• SELECTED PASSAGE:
——

We have all been taught to cover the five Ws (and one H) when writing a story. But very rarely do we think about the seventh important question: 'what can we do about the problem?'
There is growing evidence that constructive journalism helps fight news avoidance, allowing the media to counter the constant stream of negativity and help improve audiences' mental health. One session at the Global Media Forum (14 December 2020) looked at how journalists can use this aproach to reconnect with their readers.
"Being critical is one thing, but negativity is contagious"
Constructive journalism is a method that encourages journalists to report on problems as well as examine solutions to offer the full picture. After all, talking only about what went wrong is telling half the story.
This approach has several advatages: it helps news organisations start rebuild audiences' trust that has been broken by sensationalism and misinformation. Also, letting your readers know that someone is trying to solve a problem helps them feel more optimistic and empowered, rather than resigned and helpless.
Looking for the "fuzzy grey"
Michelle Müntefering, the Minister of State at the German Federal Office who gave a keynote at the start of the panel discussion, said that the coronavirus pandemic has reinforced the already growing dissatisfaction with the media.
The fear of the "invisible virus" serves as a "fertile ground for conspiracy theories." When faced with uncertainty, people crave simple, black and white information. Yet, we should be looking for the "fuzzy grey", nuanced analysis and embrace the unknowns.

——

• SOURCE DATA:
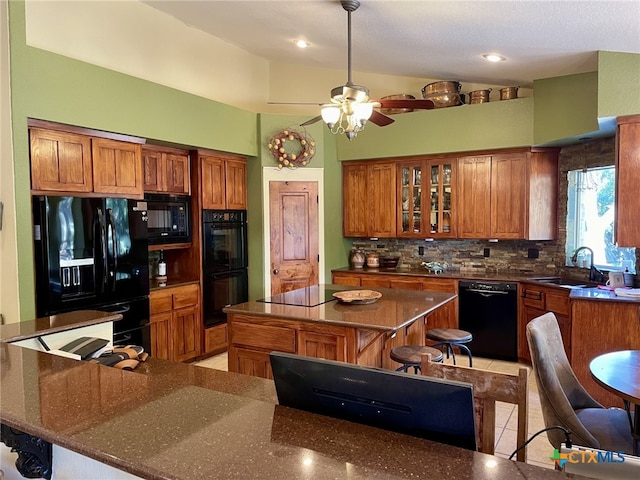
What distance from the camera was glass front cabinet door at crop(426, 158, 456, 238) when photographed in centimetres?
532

——

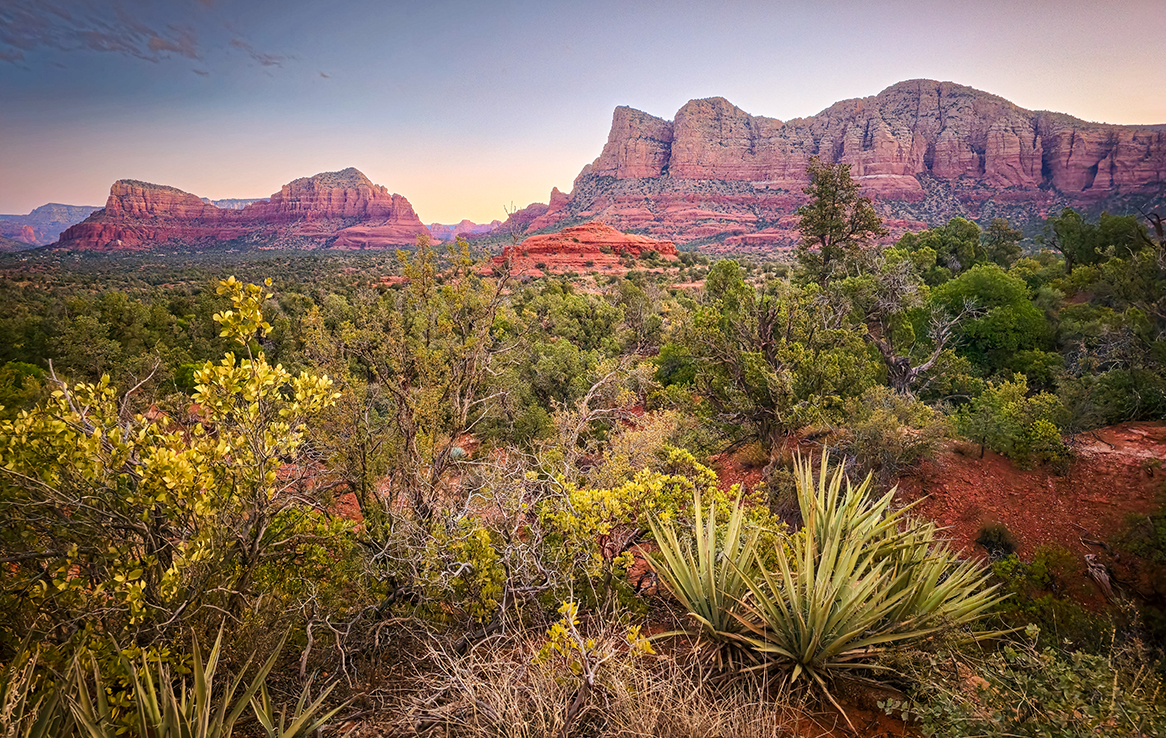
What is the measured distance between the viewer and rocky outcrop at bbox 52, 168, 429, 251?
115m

——

According to the text on constructive journalism, why should reporters examine solutions and not only problems? Answer in one to three sentences.

Examining solutions gives the full picture, because talking only about what went wrong tells half the story. It also makes readers feel more optimistic and empowered instead of resigned and helpless, since they learn that someone is trying to solve the problem.